Penerapan aturan ini sangat penting untuk memastikan semua barang dapat tersimpan dengan baik. Hal ini juga mencegah penumpukan barang di lorong atau tempat duduk yang dapat membahayakan penumpang. KAI berharap penumpang dapat memahami dan mematuhi ketentuan ini demi kelancaran bersama.
Peningkatan Penumpang Arus Balik Lebaran 2026
Arus balik Lebaran 2026 di wilayah Daop 2 Bandung mulai menunjukkan peningkatan signifikan pada hari Senin, 23 Maret. Data menunjukkan adanya tren kenaikan jumlah kedatangan penumpang di berbagai stasiun. KAI Daop 2 telah siap menghadapi lonjakan ini dengan berbagai persiapan.
Total kedatangan penumpang pada hari Senin mencapai 24.305 orang di seluruh wilayah Daop 2. Stasiun Bandung menjadi titik kedatangan terbanyak dengan 7.588 penumpang. Sementara itu, Stasiun Kiaracondong mencatat 4.514 penumpang yang tiba.
Di sisi lain, jumlah keberangkatan penumpang pada hari yang sama adalah 24.253 orang.

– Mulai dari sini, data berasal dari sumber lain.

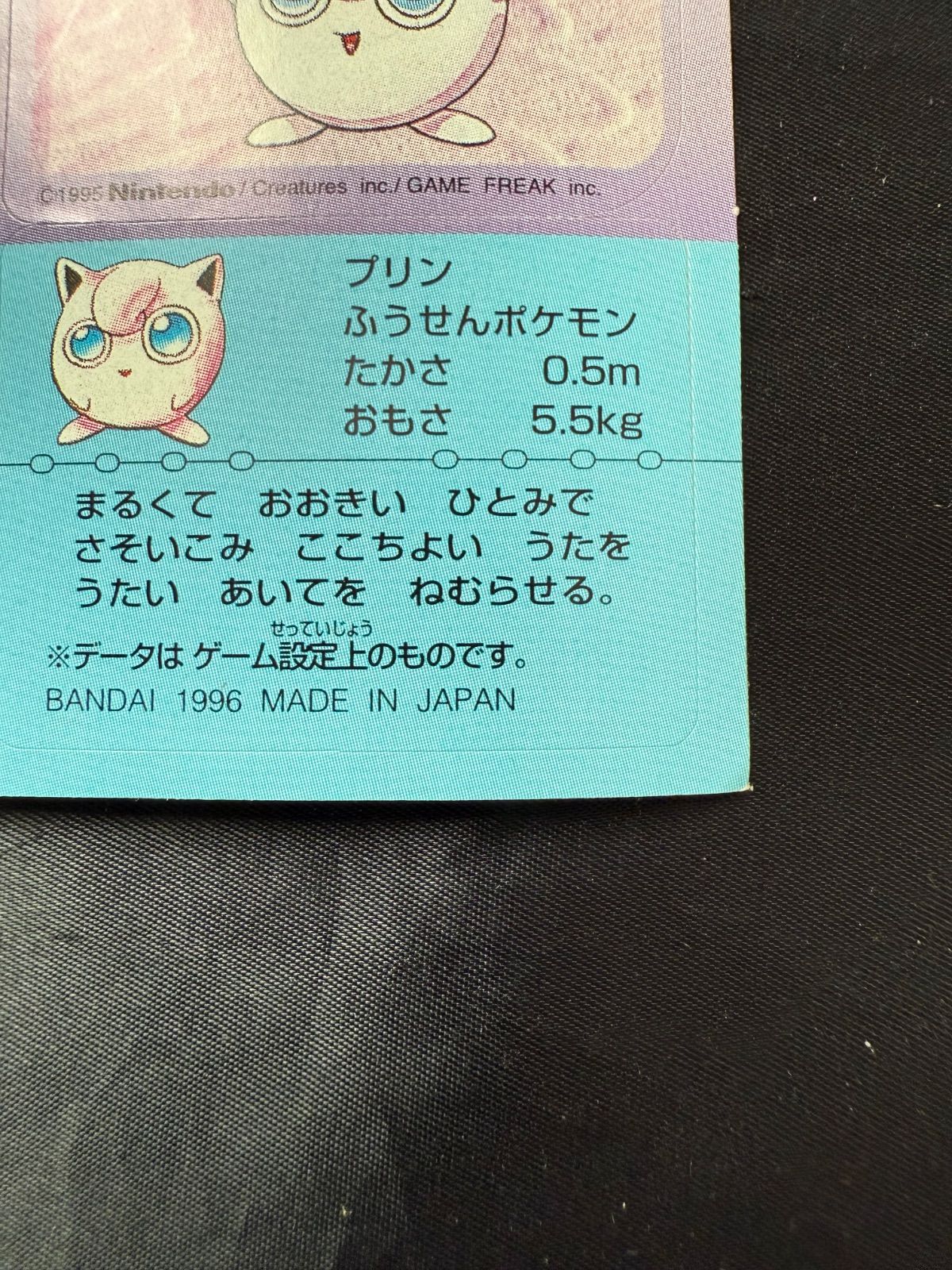 ポケモン スナック シール 食玩 ステッカー カイリュー プリン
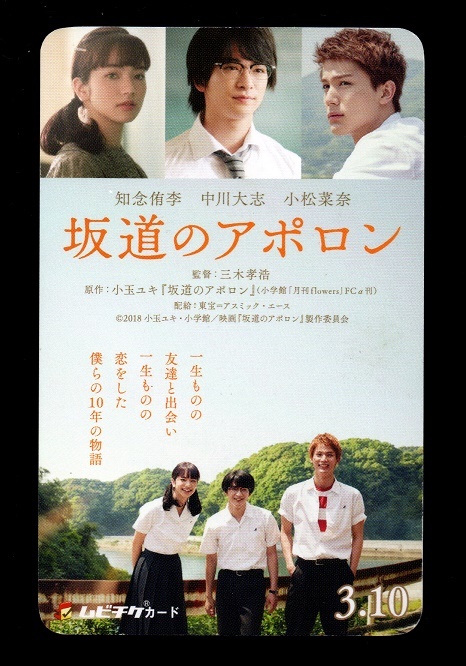 坂道のアポロン 使用済み ムビチケ 半券 ムビチケカード 知念侑李 中川大志 小松菜奈拍卖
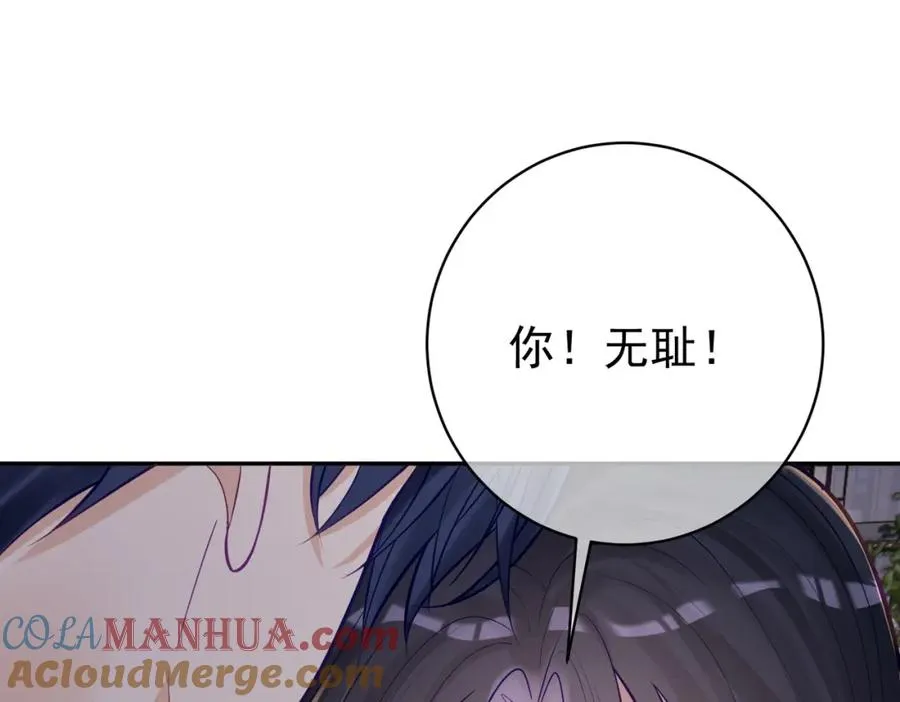 第9话 你后悔过吗 第93页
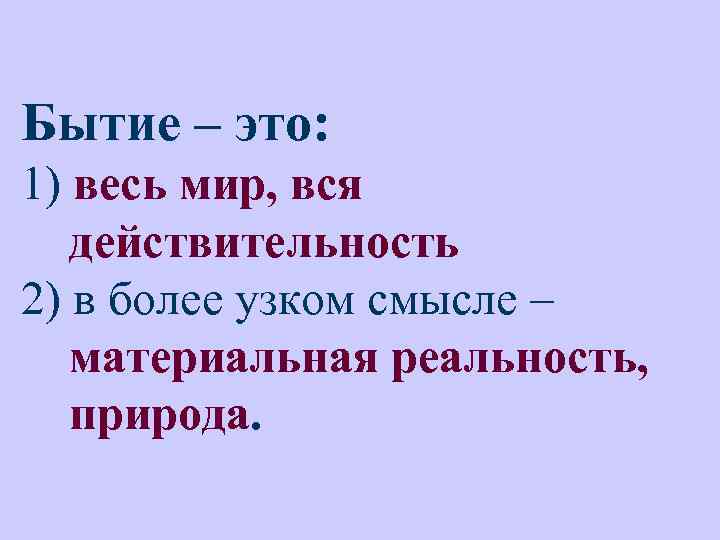 Слово бытие. Бытие. Бытие и бытиё. Бытие это своими словами. Бытие в узком смысле.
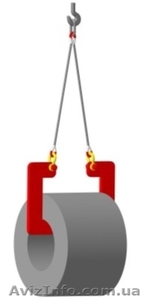 Захват для рулонов стали – работает в паре, от ГПО-Снаб. - <ro>Изображение</ro><ru>Изображение</ru> #1, <ru>Объявление</ru> #135243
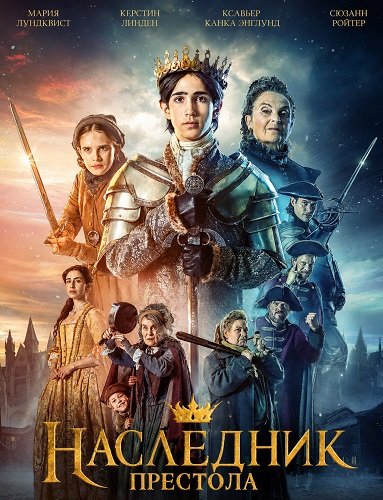 Фильм Наследник престола (2025)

Stasiun Bandung juga menjadi stasiun keberangkatan utama dengan 6.725 penumpang. Stasiun Kiaracondong memberangkatkan 4.348 penumpang, menunjukkan keseimbangan mobilitas.
Tingkat keterisian tempat duduk (okupansi) selama periode Angkutan Lebaran 1447 Hijriah telah mencapai 97 persen per Senin ini. Dari total 345.840 kursi yang tersedia, sebanyak 335.658 tiket telah terjual. Angka ini mencakup periode keberangkatan dari 11 Maret hingga 1 April 2026.
Kesiapan Operasional KAI Daop 2 untuk Kenyamanan Penumpang
Untuk mengantisipasi sisa masa angkutan Lebaran, KAI Daop 2 Bandung memastikan seluruh aspek operasional dalam kondisi prima. Pemeriksaan rutin pada jalur rel dan jembatan terus dilakukan secara intensif. Hal ini demi menjamin keamanan dan kelancaran perjalanan kereta api.
Selain itu, fasilitas operasional perjalanan kereta api dan pelayanan pelanggan di stasiun juga dipastikan optimal. Penambahan personel dilakukan untuk memberikan pelayanan maksimal. Petugas siap membantu penumpang selama masa arus mudik dan balik Lebaran 2026.
Dari aspek keselamatan dan keamanan, KAI Daop 2 terus meningkatkan pengawasan serta koordinasi dengan berbagai pihak terkait. Seluruh petugas disiagakan 24 jam penuh untuk memastikan perjalanan kereta api berjalan aman dan lancar. Ini bertujuan memberikan rasa tenang bagi para pelanggan.
Kuswardojo turut mengimbau masyarakat yang akan bepergian menggunakan kereta api untuk datang lebih awal ke stasiun. Penumpang juga diminta mematuhi aturan yang berlaku dan menjaga barang bawaan masing-masing selama perjalanan. Kepatuhan ini sangat mendukung kelancaran operasional.